Wealth and Wellbeing: Sachs allows that the central promise of Adam Smith’s Capitalism, that it would lift the many out of poverty, was, in large part, met. But he feels it no longer seems to be delivering in the same way. He wants a new orientation in which entrepreneurship is less glamorized and community more emphasized. He notes that many great scientific advances are not always the product of markets, but instead of great learning and research institutions. An interconnected world, to Sachs’s way of thinking, is one that can cooperate in addressing the existential issues that face us. It can play a central role in planning and developing basic and sustainable infrastructure—including the energy system. It can reduce the competition among countries for capital and induce more sharing of resources. Finally, it can foster, here in the United States, a change of culture, so that the delivery of basic social services is recognized as a human right, lifting many out of despair.

Sachs can seem so out there on some solutions, but, to return to my starting point, is he really wrong on the issues that plague us and the world? You may not believe his ideas are good ones, you may think that Capitalism would do it better, but has it done it better? Doesn’t it need to do better, or to outsource the things it is unsuited for?

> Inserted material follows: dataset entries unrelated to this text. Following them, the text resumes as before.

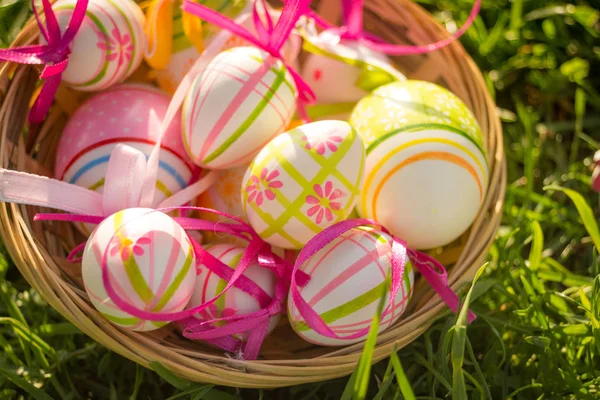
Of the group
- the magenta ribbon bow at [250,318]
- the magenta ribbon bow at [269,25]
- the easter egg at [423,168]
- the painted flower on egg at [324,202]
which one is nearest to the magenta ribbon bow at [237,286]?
the magenta ribbon bow at [250,318]

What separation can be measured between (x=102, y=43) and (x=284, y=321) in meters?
0.59

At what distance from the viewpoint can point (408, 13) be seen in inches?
55.7

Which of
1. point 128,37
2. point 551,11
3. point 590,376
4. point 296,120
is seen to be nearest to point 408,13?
point 296,120

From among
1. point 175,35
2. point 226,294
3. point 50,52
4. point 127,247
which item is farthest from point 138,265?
point 175,35

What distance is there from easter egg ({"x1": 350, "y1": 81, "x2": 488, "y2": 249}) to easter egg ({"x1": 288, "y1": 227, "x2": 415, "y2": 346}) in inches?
3.0

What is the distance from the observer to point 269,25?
1.20m

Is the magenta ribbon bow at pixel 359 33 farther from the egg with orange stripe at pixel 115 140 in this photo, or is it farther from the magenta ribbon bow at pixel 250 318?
the magenta ribbon bow at pixel 250 318

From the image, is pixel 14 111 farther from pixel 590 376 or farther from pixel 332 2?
pixel 590 376

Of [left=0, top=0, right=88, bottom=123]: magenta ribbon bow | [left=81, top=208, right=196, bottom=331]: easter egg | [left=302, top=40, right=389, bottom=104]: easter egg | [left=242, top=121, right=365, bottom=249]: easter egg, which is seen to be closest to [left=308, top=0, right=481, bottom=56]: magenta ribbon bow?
[left=302, top=40, right=389, bottom=104]: easter egg

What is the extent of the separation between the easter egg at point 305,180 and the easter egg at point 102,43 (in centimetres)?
34

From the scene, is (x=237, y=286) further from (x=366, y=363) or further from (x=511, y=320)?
(x=511, y=320)

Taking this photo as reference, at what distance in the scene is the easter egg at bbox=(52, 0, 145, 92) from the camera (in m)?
1.14

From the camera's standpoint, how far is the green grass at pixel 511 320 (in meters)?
1.12

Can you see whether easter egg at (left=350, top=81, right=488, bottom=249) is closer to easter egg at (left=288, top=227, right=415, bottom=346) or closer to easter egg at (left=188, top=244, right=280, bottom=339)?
easter egg at (left=288, top=227, right=415, bottom=346)
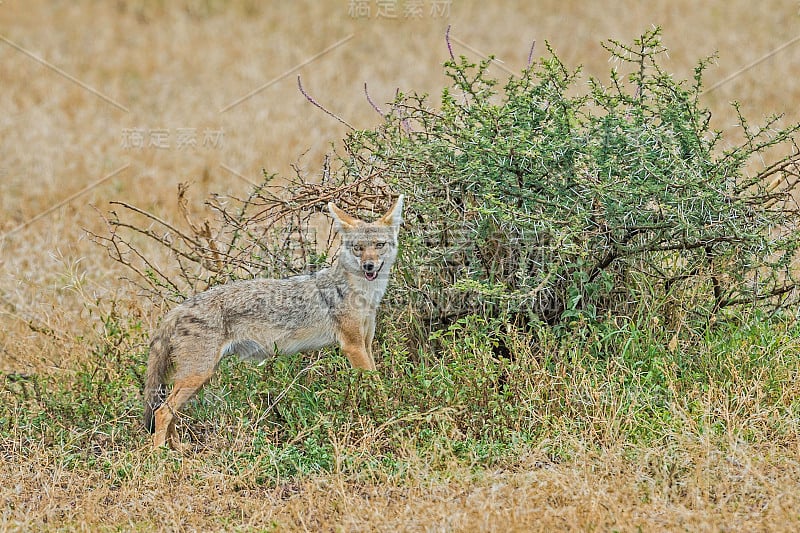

I think it does. A Washington Post-University of Maryland poll released this past weekend indicates that 34 percent of Americans say violent action against the government is justified at times. Yes, some of that anger and bloodlust is a result of politicians playing with fire in order to satisfy their ambitions. But could it really take root in a society that was solving problems and successfully providing basic necessities and opportunities for as much of the population as possible? Economic insecurity leads to radicalization and an emphasis on hormonal issues. Once a fire starts, it can burn down an entire town—including the gated communities.

So, if we don’t want the barbarians outside those gates, perhaps it is time to think anew. It doesn’t have to be the Jeff Sachs way: Adam Smith himself might think that the market for innovative ideas is ripe for those who are willing to take risks. The Invisible Hand need not be the Dead Hand.